4 tomatoes (we use Clyde valley)
2l full fat milk ( we use Mossgeil Organic)
1tsp citric acid
250g Peas in the pod (we use Fife green peas)
4 Slice sourdough (we use Company Bakery)
4 Free range eggs (we use Smashin’ Eggs)
200g cold press rapeseed oil ( we use Haddington Black and Gold)
For the dried tomatoes set the oven to 72c. Slice two of the tomatoes very thinly and season lightly with salt and sugar. Place on a tray lined with grease proof paper and place in the oven overnight or until the tomatoes are dried. Cool them completely before putting them in a airtight container.
For the cream cheese heat the milk on a medium heat until it starts to simmer. Mix the citric acid with a tablespoon of warm water then add to the simmering milk. The milk should split into curds and whey. If it doesn’t add a little more citric acid. Take the milk off the heat once its separated and leave for 5 minutes.

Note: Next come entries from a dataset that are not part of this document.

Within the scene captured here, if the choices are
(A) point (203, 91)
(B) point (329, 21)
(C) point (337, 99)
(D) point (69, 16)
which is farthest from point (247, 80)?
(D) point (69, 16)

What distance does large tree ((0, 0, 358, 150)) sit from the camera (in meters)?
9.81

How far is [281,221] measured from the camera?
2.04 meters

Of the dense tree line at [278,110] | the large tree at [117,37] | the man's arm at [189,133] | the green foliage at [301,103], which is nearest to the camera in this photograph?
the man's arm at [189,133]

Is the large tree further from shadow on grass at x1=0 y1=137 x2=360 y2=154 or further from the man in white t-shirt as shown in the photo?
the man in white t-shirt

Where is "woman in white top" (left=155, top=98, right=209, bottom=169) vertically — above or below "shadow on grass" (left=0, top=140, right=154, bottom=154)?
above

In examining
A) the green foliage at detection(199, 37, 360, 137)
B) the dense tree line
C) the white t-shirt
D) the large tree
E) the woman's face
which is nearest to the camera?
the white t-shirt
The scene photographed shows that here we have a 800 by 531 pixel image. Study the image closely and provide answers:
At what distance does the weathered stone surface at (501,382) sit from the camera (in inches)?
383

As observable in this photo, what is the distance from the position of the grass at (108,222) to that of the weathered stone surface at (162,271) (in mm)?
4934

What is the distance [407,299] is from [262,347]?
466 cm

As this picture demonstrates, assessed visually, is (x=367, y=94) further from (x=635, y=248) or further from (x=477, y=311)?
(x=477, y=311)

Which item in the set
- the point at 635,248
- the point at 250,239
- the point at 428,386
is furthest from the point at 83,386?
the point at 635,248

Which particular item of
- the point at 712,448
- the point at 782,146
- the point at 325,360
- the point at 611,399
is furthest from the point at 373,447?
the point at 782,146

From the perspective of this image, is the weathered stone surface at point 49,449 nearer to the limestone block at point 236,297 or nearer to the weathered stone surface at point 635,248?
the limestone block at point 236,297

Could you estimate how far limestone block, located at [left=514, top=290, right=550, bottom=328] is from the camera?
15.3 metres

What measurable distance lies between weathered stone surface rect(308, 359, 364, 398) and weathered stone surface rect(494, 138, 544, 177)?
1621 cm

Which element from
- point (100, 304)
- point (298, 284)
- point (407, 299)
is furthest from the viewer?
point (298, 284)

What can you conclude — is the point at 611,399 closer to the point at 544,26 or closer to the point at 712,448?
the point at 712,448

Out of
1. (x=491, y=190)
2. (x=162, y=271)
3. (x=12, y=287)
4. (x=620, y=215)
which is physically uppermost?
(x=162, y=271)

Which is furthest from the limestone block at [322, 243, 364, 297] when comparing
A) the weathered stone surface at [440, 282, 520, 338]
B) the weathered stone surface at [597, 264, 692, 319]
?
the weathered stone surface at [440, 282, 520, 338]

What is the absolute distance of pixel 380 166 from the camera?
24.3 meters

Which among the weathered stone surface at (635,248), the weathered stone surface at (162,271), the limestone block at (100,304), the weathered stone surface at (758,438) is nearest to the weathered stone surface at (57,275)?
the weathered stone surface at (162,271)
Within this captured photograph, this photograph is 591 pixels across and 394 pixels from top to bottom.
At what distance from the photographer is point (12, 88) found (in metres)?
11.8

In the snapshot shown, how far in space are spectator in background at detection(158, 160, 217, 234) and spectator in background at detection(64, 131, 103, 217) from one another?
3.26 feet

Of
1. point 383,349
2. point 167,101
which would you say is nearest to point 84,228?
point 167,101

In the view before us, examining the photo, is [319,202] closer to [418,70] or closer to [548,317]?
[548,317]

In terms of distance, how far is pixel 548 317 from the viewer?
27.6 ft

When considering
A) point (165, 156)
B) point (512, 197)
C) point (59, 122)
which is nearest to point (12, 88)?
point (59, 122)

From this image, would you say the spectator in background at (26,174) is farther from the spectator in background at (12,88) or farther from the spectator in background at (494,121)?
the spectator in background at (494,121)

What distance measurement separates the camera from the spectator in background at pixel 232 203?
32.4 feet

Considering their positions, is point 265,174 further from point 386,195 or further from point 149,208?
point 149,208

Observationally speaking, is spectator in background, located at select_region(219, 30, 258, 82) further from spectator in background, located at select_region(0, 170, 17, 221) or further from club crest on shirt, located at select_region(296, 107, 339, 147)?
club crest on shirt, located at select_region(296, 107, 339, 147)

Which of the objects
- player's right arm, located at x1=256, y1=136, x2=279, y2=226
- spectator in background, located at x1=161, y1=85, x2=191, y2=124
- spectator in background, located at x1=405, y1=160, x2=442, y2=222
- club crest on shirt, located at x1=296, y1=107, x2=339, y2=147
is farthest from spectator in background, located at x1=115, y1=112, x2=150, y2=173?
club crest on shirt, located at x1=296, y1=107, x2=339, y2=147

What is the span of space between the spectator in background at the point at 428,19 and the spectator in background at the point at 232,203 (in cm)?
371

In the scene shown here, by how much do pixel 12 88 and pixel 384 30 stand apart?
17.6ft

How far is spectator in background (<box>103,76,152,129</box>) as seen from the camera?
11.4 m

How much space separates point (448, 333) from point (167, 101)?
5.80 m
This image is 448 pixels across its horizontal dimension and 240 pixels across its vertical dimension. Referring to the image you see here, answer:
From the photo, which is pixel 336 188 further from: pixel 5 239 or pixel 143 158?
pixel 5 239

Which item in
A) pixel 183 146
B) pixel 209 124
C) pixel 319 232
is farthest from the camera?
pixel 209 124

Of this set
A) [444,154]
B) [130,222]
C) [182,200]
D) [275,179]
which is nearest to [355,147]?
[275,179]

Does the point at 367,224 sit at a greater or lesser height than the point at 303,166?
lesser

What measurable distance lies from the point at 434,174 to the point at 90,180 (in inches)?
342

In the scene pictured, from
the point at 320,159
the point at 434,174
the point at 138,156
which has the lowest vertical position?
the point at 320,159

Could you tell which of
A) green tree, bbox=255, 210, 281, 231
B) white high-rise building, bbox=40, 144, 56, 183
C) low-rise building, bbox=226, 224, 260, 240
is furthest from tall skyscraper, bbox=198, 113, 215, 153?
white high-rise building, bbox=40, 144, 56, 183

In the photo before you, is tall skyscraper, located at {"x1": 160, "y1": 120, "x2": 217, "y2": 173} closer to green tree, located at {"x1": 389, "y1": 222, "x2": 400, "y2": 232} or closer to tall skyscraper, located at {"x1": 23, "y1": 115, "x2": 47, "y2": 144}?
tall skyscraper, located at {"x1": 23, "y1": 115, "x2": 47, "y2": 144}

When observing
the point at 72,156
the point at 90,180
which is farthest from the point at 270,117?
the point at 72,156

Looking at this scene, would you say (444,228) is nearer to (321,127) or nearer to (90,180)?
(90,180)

After 5 minutes strain the curds through cheese cloth set in a colander with a pot underneath to catch the whey. Let the curds cool for 10 to 15 minutes.
Add the strained curds to a food processor with the basil leaves and the zest of the lemon. Process the curds until they become smooth. If they appear dry thin them out with a little of the whey. Season to taste and set aside.
Blanche the pea pods in salted boiling water for 30 seconds then strain and refresh in ice water. Once cool pick the peas from the pods keeping a couple for garnish. Quarter the remaining tomatoes and deseed. Slice the flesh into batons and set aside.
Toast the sourdough, and poach the eggs, assemble all ingredients on the plate garnished with cold-press rapeseed oil and fresh cracked black pepper.